In the US, what happens after a person is fired depends on the circumstances surrounding the termination, the type of employment, and whether the employee is covered by any specific laws or agreements. Below are the general steps and key considerations after being fired:
- Immediate Aftermath: Giving a notice, doing an exit interviews, or providing a termination letter are not mandatory in US federal law. Although the FLSA does not require employers to give notice before individual terminations or layoffs, the WARN Act mandates that employers provide advance notice in cases of mass layoffs or plant closures. Some states may also have additional provisions for notifying employees before termination or layoff.
- Final Paycheck: Federal law does not require employers to provide the last paycheck in the US immediately upon termination. However, some states may mandate immediate payment.
- Severance Pay (if provided): Severance pay is generally offered to employees upon termination and is often calculated based on their length of service. However, there is no federal requirement to provide severance pay. It is solely based on agreements between the employer and the employee.
- Continuation of Health Coverage (COBRA Notice): Under COBRA, employers with 20 or more employees are legally required to offer this continued health coverage following qualifying events like termination. It is the employer’s responsibility to notify the employee and their dependents of their COBRA rights within 14 days of the termination.
- Unemployment Benefits Notification: Employers are responsible for notifying employees who lose their jobs through no fault of their own that they may qualify for unemployment benefits. Additionally, employers may need to provide employment records to the state’s Unemployment Insurance agency to help determine the employee’s eligibility and benefit amounts.
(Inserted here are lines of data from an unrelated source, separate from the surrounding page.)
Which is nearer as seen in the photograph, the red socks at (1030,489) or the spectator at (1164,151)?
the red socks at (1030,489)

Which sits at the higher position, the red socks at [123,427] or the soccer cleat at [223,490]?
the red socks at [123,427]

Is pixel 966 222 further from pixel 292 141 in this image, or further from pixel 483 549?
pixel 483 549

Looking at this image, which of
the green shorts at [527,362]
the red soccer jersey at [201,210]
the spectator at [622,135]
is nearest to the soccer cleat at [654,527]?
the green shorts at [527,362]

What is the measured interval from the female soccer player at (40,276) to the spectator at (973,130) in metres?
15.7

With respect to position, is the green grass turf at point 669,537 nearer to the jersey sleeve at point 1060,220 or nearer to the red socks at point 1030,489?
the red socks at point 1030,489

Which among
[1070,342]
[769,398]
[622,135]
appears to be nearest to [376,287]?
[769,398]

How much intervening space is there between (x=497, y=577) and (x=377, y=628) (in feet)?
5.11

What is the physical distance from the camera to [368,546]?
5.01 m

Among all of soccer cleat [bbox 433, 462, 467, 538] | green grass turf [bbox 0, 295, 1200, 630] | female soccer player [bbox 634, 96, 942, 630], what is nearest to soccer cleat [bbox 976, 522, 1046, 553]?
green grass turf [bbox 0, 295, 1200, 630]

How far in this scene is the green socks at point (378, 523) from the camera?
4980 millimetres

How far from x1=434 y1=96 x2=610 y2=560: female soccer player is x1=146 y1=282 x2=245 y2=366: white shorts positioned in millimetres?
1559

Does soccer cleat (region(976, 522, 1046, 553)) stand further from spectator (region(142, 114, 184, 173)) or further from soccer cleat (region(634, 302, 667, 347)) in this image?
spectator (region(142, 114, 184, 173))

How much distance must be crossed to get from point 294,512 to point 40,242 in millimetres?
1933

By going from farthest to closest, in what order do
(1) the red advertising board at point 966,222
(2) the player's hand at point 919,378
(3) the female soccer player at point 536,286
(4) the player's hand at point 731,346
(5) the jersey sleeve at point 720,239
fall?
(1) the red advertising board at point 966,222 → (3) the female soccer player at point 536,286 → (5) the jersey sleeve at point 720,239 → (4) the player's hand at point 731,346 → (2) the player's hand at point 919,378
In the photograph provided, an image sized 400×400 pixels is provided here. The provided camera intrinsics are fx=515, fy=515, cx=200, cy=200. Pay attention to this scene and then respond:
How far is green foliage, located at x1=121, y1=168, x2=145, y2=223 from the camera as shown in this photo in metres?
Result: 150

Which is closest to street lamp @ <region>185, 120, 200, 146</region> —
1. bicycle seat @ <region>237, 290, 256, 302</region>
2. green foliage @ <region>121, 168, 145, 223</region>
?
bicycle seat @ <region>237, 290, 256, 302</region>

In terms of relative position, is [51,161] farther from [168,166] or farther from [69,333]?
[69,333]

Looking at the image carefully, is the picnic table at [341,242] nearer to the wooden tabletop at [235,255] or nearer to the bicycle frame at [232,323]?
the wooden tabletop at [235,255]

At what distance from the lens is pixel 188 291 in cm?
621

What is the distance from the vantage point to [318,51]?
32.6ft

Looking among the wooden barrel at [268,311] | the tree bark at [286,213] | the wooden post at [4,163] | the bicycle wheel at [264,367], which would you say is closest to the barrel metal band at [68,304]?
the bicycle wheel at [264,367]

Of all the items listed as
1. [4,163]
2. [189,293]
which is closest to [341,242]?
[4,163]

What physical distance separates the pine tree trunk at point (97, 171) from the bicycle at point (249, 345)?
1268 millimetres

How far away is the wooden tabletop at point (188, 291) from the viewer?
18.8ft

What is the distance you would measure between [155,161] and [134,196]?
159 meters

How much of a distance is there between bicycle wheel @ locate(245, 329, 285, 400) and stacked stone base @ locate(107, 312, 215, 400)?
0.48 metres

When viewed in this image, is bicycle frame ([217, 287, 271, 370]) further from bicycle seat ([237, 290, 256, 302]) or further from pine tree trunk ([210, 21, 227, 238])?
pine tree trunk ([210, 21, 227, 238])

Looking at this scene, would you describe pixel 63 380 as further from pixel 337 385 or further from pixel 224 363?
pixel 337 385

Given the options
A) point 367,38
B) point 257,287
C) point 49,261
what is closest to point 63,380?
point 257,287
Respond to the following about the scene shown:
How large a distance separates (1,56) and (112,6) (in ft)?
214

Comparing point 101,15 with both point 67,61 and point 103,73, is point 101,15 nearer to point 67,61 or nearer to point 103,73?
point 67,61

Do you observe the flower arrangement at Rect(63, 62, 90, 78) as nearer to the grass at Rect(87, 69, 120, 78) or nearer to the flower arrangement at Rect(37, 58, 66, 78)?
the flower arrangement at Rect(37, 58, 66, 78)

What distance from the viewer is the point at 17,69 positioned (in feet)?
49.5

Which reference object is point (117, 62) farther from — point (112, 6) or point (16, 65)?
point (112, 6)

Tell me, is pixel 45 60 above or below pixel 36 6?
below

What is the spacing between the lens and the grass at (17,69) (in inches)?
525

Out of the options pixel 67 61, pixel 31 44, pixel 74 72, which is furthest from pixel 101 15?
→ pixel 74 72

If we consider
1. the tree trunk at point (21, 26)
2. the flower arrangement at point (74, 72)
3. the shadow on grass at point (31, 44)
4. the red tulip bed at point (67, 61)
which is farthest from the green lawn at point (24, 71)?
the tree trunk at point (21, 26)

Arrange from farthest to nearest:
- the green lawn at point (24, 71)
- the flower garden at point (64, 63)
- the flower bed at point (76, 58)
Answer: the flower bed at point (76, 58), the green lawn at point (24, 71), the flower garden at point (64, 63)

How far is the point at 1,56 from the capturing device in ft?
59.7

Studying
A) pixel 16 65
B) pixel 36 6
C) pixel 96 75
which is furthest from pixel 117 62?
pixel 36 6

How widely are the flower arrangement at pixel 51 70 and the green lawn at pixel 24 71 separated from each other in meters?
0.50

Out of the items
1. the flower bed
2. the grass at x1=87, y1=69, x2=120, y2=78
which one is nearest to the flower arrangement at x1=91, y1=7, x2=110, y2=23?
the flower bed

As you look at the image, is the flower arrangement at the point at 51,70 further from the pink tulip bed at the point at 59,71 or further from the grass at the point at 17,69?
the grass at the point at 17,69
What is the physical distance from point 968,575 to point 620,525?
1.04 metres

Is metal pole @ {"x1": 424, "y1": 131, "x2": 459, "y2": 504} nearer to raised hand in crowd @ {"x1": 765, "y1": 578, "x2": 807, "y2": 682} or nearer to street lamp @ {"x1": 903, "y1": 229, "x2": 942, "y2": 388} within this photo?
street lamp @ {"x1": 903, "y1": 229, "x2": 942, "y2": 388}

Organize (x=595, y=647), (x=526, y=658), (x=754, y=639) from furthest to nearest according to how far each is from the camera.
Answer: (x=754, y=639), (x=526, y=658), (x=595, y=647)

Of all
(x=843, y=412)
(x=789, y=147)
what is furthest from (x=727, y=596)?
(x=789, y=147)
- Recordkeeping: Employers must retain employee records for a specified period. The Equal Employment Opportunity Commission (EEOC) recordkeeping requirements mandate employers to keep all personnel or employment records for one year from the date of termination.
- Mitigating Legal Landscape: If an employee is fired due to discrimination, retaliation, or exercising legal rights, they should file a complaint with the EEOC (for discrimination), OSHA (for retaliation), or their state labor department (for state labor law violations). For issues related to wages, leave, or overtime, they can file a complaint with the Department of Labor’s Wage and Hour Division. If the termination is not covered by these laws, the employee should seek legal counsel before suing. Discrimination claims require filing a report with the EEOC before pursuing a lawsuit. If a charge of discrimination is filed or a civil action is initiated by the EEOC, employers must retain all records related to the charge until the final disposition of the case. Final disposition refers to the expiration of the statutory period for filing a lawsuit or the resolution of the case, including any appeals.